It could have been a classic and uplifting scene straight out of a revisionist left field western: a virtuous circle of “Cowboys and Indians” seeking the same noble outcome, clean and regulated sports betting for all in California, America’s Golden State.
But instead they shot each other in the foot through righteous indignation and grabby discord.
Ranged against the “cowboy” heavy-hitters–FanDuel, DraftKings and BetMGM, the biggest sports betting brands in the US–was an alliance of 50 Native American Indian bands or tribes.
Proposition 27 clashed with Proposition 26.
And both were snubbed by voters in California earlier this month – propositions, either one, that would have legalised sports betting in the nation’s most populous state, which if it were a country would be the world’s seventh richest.
Proposition 27, officially named the California Solutions to Homelessness and Mental Health Support Act, was soft-centred on a plan to generate an estimated US$500 million (£421.02m/€482.26m) in annual iGaming tax to spend on increased social welfare for the poorest of the state’s 39 million people.

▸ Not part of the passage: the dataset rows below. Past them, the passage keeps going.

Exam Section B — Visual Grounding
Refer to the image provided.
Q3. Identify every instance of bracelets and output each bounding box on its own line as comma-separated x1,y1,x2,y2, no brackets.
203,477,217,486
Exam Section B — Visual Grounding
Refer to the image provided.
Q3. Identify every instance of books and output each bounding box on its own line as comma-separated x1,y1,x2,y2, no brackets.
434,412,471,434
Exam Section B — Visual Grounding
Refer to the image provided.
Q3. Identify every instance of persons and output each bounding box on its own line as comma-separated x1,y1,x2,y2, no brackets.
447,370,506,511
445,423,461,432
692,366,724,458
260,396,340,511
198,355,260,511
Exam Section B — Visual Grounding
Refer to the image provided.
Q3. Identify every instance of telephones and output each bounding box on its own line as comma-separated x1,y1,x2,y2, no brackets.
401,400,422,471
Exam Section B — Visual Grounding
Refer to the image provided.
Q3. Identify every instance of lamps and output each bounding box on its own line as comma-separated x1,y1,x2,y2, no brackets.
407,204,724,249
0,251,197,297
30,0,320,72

But, instigated and promoted to the tune of US$169 million (£142.3m/€163m) in an advertising blitz by the heavy-hitters, it was overwhelmingly rejected by Golden State voters by a margin of 83.4 to 16.6 per cent.
Proposition 26, backed by the state’s Native tribes, who hitherto have had a monopoly on land-based casino gambling, was kicked back by an equally resounding 70 per cent of voters — despite an even more immense US$237 million campaign budget (£199.56m/€228.59m).
The results mean that fabulous California, home to some of the most storied sports teams in the nation, along with potentially big-time Texas and Florida, remains tantalizingly beyond the reach of iGaming America.
With an estimated potential annual revenue of some US$3 billion (£2.52bn/€2.89bn), according to some betting industry experts, it could be the richest prize in sports betting.
But now, as both sides retreat to bind their wounds, it will be at least 2024 before the iGaming proposition, or, heaven forbid, competing propositions, are ready to go again.
A Big Flop
“These out-of-state corporations have gotten arrogant,” says Dan Little, Chief Intergovernmental Affairs Officer of California’s San Manuel Band of Mission Indians, one of the biggest gaming tribes on the West Coast.
“They overplayed their hand. They could have worked with us and they didn’t. And they lost miserably.”
Another observer told this reporter: “I have never seen anything in my career that’s this big of a flop.”
It seems that California will now be one of the last of the 50 US states to allow sports betting, following its legalisation on a Federal level by the nation’s Supreme Court in 2019.
Still: “There is a path to get there,” believes Amy Howe, CEO of Flutter Entertainment-owned FanDuel, the first of America’s many dynamic sportsbooks to turn a profit.
Yet surely that pathway lies only in alliance with California’s Native American tribes.
Despite this obvious route to success, the adjudged “greed” of the heavy-hitters could stymie compromise.
“These guys have got to understand that they have to be a little more humble. If it’s the same approach in two years, [then] it will be the same result,” warns one tribal gaming leader.
Nationwide, the American Gaming Association, the gambling industry trade group, estimates that punters have bet US$125 billion (£105.25bn/€120.56bn) on sports, and generated US$1.3 billion in taxes (£1.09bn/€1.25bn), in the four years since regulation.
Currently, sports betting is legal in 35 US states, with some 80 per cent of bets being are placed over mobile phones.
With the top sportsbooks spending around a billion dollars a year in promotions alone, the near-term future is all about dominating market share, believes Amy Howe and competing sportsbooks’ CEOs.
But for now–like the infamous Gold Rush 1849ers–the potentially vast, unregulated wealth of Californian iGaming and sports betting remains a chimera for even the bravest treasure hunter.